> [ЗАДАНИЯ]
(1) Чему в тексте об актерском курсе приравниваются годы учения в институте?
(2) Повторите слово в слово кусок текста об актерском курсе: начиная со слов «Присутствуешь при сотворении» и до слов «узнается на ощупь.» включительно.
___ ФРАГМЕНТ ТЕКСТА
Есть в них что-то экстатическое. В их бесстрашии физического проживания роли. В способности дойти до крайних проявлений человеческого/животного. В это мгновение ломаются границы привычного — привычного в театре, во всяком случае.
Присутствуешь при сотворении мира. Пробуждается до-сознание. Рождается театральный инстинкт. Возвращается детское ощущение первородства мира. Когда всему приходится давать Имена. Открытие происходит через боль, через радость узнавания, через страх, через подражание, через тактильные ощущения. Мир узнается на ощупь.
У каждого актерского курса есть свое лицо. Если попытаться написать портрет выпускного курса В.М.Фильштинского, то выходит именно такой, экспрессионистский. Годы их учения в институте приравниваются к детству в профессии. Все и происходит как в настоящем человеческом детстве. Сначала — растревоженный инстинкт игры в попытке состояться в недочеловеческом птичьем мире («Я — птица»), затем — рождение человеческого из ритуальных плясок («Антропология»), наконец, через подражание подсмотренным типам и характерам осознание собственной принадлежности к мировой душе («Веселится и ликует…»). В «Дяде Ване» — проживание вибраций этой самой «мировой души» с какой-то детской отчаянностью.
______
___ ФРАГМЕНТ ДАННЫХ
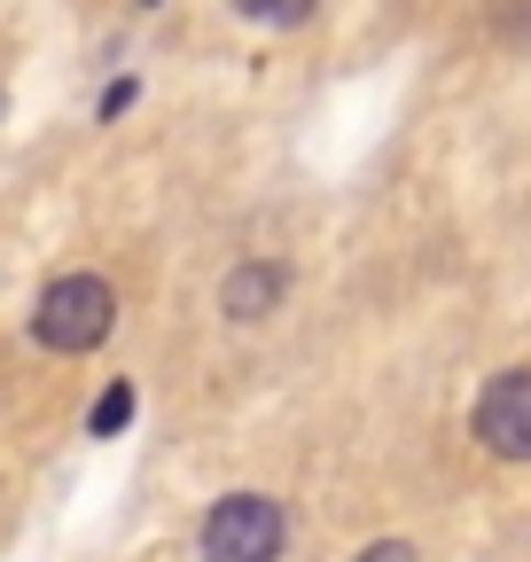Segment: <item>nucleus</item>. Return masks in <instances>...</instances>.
______
> [ПРАВИЛЬНЫЕ ОТВЕТЫ]
(1) К детству в профессии.

(2)
Присутствуешь при сотворении мира. Пробуждается до-сознание. Рождается театральный инстинкт. Возвращается детское ощущение первородства мира. Когда всему приходится давать Имена. Открытие происходит через боль, через радость узнавания, через страх, через подражание, через тактильные ощущения. Мир узнается на ощупь.